NHL players will be returning to the Winter Olympics for the 2026 and 2030 tournaments, the league announced Friday as part of a joint agreement with the NHL Players Association, the International Ice Hockey Federation and the International Olympic Committee.
Speaking to reporters during NHL All-Star Weekend in Toronto, NHL commissioner Gary Bettman confirmed that players will be allowed to participate for the first time since the 2014 Olympics in Sochi, Russia.
“We know how important international competition is to our players,” Bettman said. “We know how much they love and want to represent their countries from which they’re from, and we think this is a great stage for the best-on-best.”
The 2026 Games will take place in Milan and Cortina d’Ampezzo, Italy, and the IOC will announce the 2030 host country in July.
NHL’s Olympic return a long time coming
NHL players participated in five straight Winter Olympics from 1998 to 2014, but concerns about marketing, insurance, travel costs and player injuries prevented the league, the NHLPA, the IIHF and the IOC from finalizing an agreement to continue for 2018 in Pyeongchang, South Korea.
For 2026, costs will be covered by the IIHF and the national federations and Olympic committees of each participating country.

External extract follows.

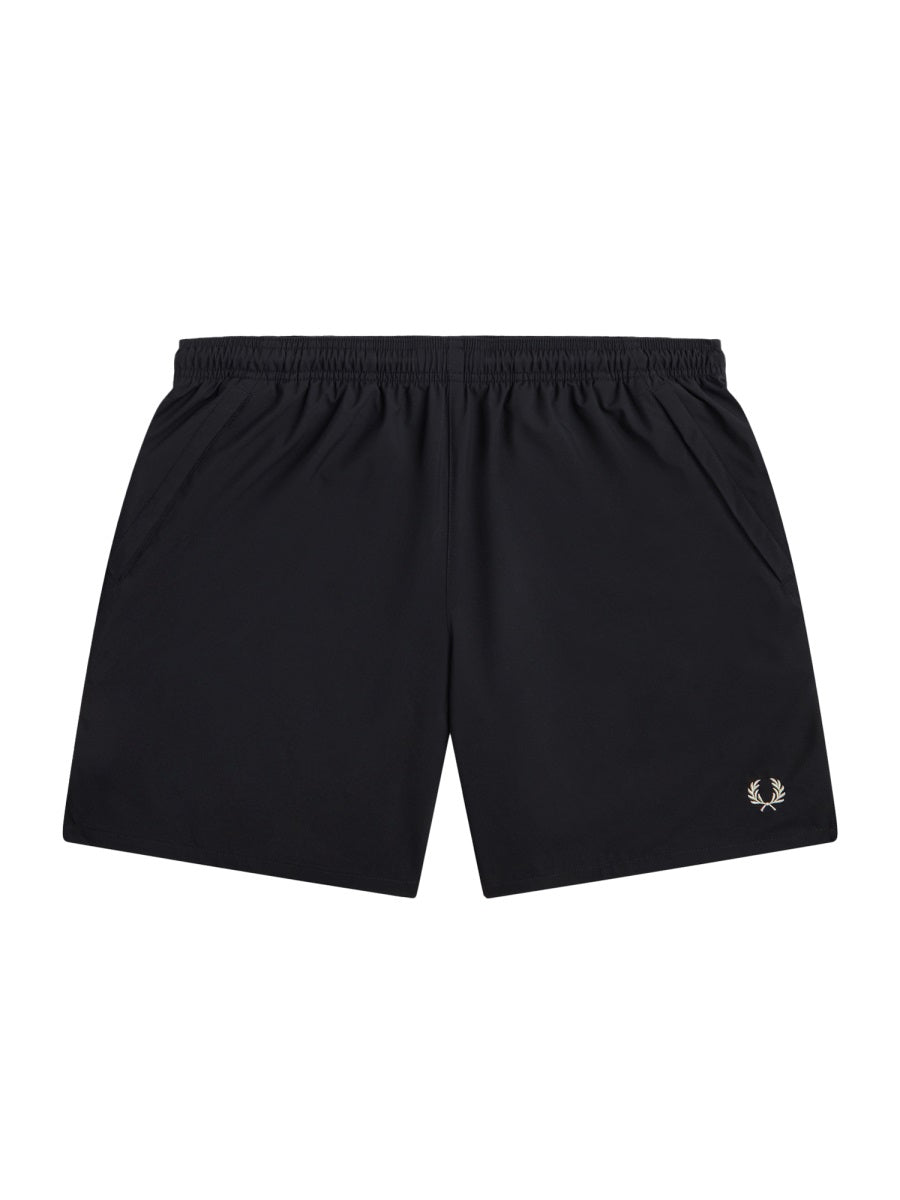 FRED PERRY Men's Bermuda Shorts with Logo - SS24 Edition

Bettman said he strongly believes the NHL will have enough “content access” for player and game highlights, a big point of contention in the past. No previous Olympic highlights, such as Sidney Crosby’s gold-medal-winning goal in overtime during the 2010 tournament, can be found on NHL.com.

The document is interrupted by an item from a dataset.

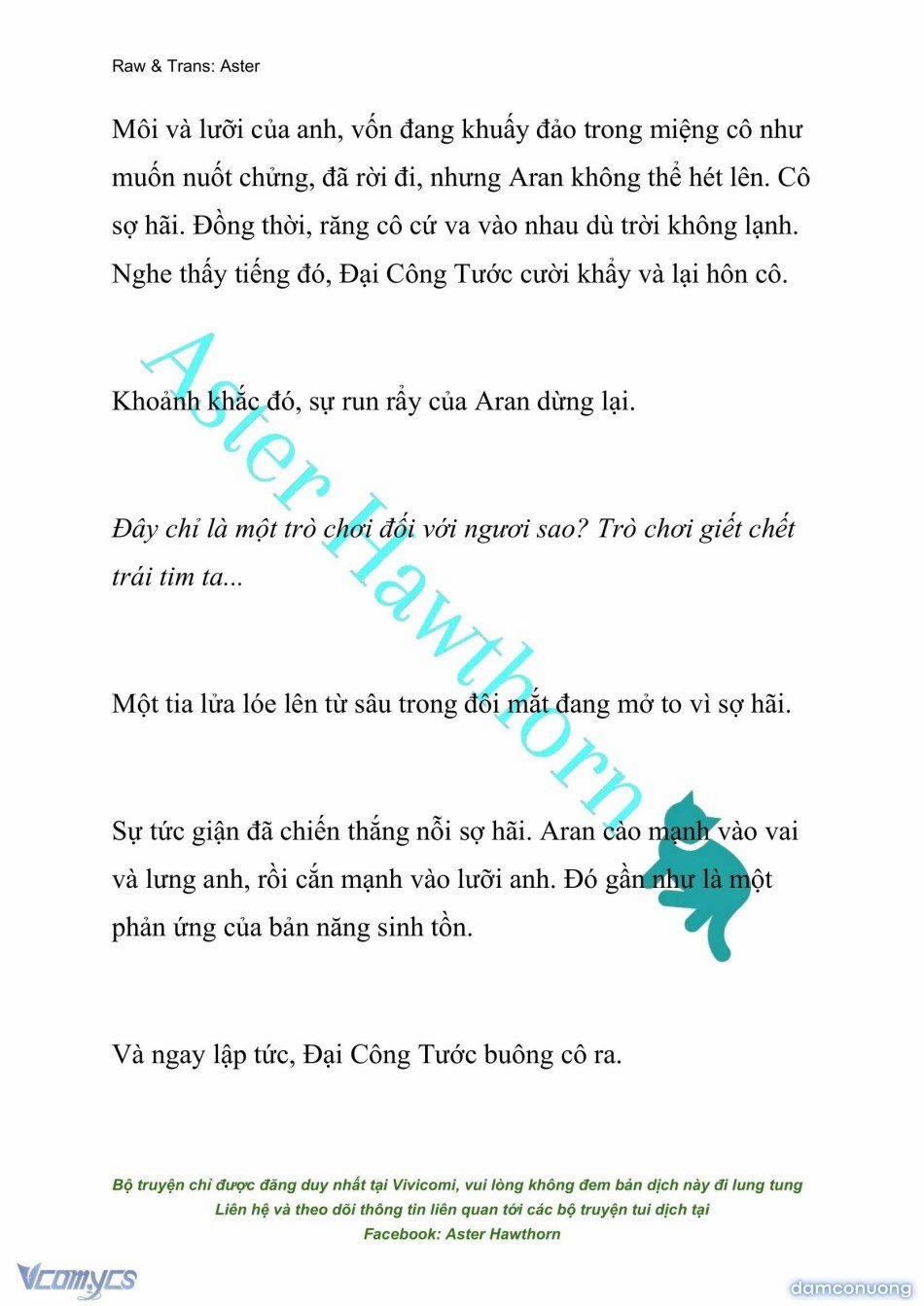 [Novel] Đêm Của Bệ Hạ 52 trang 15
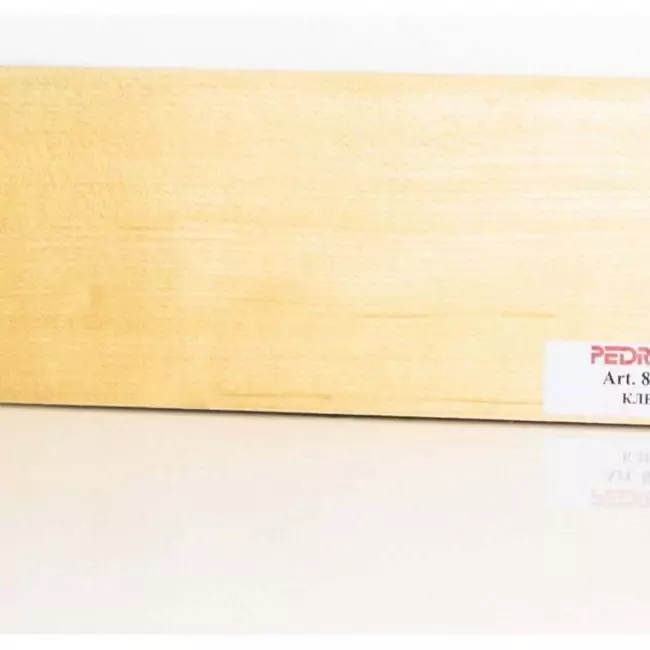 Плинтус напольный  Клен Шпонированный Прямой Со Скосом 80х16 (10-100-00864)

“There is a recognition as to how important this is to the players and in the spirit of cooperation, particularly the work we did during COVID, everybody felt on our side it was the right thing to do,” Bettman said when asked how he got NHL owners to agree to a deal. “This really came down to doing something because the players really wanted it.”
As part of the NHL and NHLPA’s ratified Collective Bargaining Agreement in 2020, the two sides agreed to green-light participation for the 2022 and 2026 tournaments, pending an agreement with all parties, including the IIHF and IOC.

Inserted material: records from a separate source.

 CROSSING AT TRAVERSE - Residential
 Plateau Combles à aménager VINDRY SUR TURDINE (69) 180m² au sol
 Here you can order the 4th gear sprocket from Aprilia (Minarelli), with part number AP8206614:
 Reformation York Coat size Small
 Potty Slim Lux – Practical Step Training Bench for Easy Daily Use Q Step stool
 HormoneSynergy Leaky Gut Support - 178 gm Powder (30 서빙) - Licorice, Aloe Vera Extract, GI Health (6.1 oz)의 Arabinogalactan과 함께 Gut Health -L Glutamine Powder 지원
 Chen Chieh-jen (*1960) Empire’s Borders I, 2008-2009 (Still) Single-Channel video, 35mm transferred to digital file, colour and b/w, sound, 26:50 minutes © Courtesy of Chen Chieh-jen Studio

Six weeks before the 2022 Beijing Games, however, the NHL and NHLPA changed course. The COVID-19 pandemic was cited as the main reason for backing out as the league was forced to cancel 50 regular-season games at that point due to the coronavirus. Since NHL players were unavailable, USA Hockey and Hockey Canada used rosters made up of players from international leagues, collegians and minor leaguers, as they did for 2018.
2026 men’s tournament field nearly set
Nine countries have already qualified on the men’s side via their place in the IIHF World Rankings following the 2023 World Championships.
Canada, Finland, Russia, United States, Germany, Sweden, Switzerland, Czechia and Italy (hosts) are in. The final three spots will be determined through four rounds of qualification that will begin Feb. 8 and end Sept. 1.
Olympic results with NHL participation
1998: Czech Republic (gold), Russia (silver), Finland (bronze)
2002: Canada, U.S., Russia
2006: Sweden, Finland, Czech Republic
2010: Canada, U.S., Finland
2014: Canada, Sweden, Finland
NHL adds four-nation international tournament for 2025
As part of his midseason state of the league, Bettman also announced that NHL players from Canada, Finland, Sweden and the United States will take part in the “4 Nations Face-Off” to be hosted in Montréal and Boston next year.
The tournament will consist of seven games played over nine days from Feb. 12 to Feb. 20, 2025. Rosters will be made up of 20 skaters and three goalies selected by each country’s governing body. Eligible players must be under contract for the 2024-25 season and be on an NHL roster as of Dec. 2, 2024. National associations will announce an initial six players to their rosters this coming summer.
Games will be played with NHL rules, and teams will play three games in a Round Robin format with a 3-2-1 points system. Overtime games during the early round will be three-on-three for 10 minutes and, if the game remains tied, will be decided by a three-round shootout. The top two teams will move on to a one-game final, which will have an overtime format like the Stanley Cup playoffs: five-on-five sudden death with 20-minute periods until one team scores.
This will mark the first time that NHL players have participated in a “best-on-best” tournament since the 2016 World Cup of Hockey.
“This marks a new era for international hockey,” NHLPA executive director Marty Walsh said. “We view this event as a building block to a larger World Cup.”
This type of NHL/NHLPA-backed tournament has been in the works for years. The league has attempted to stage a follow-up to the 2016 World Cup, but various issues, such as the COVID-19 pandemic, concerns over disrupting the regular-season schedule and political issues around the world (see: Russia) prevented discussions from advancing.
Russia and Belarus have been banned from competing in IIHF-sanctioned tournaments through 2024, and the NHL severed all business ties with Russia following the country’s invasion of Ukraine. IIHF president Luc Tardif said a decision on eligibility for both countries for the 2024 World Championships in May will come this month — a decision that could make it clearer where they stand on the issue for the 2026 Olympics.
The NHL and NHLPA have aimed to hammer out an international schedule that features Olympic participation and a World Cup every two years. There is hope another World Cup will take place in 2028.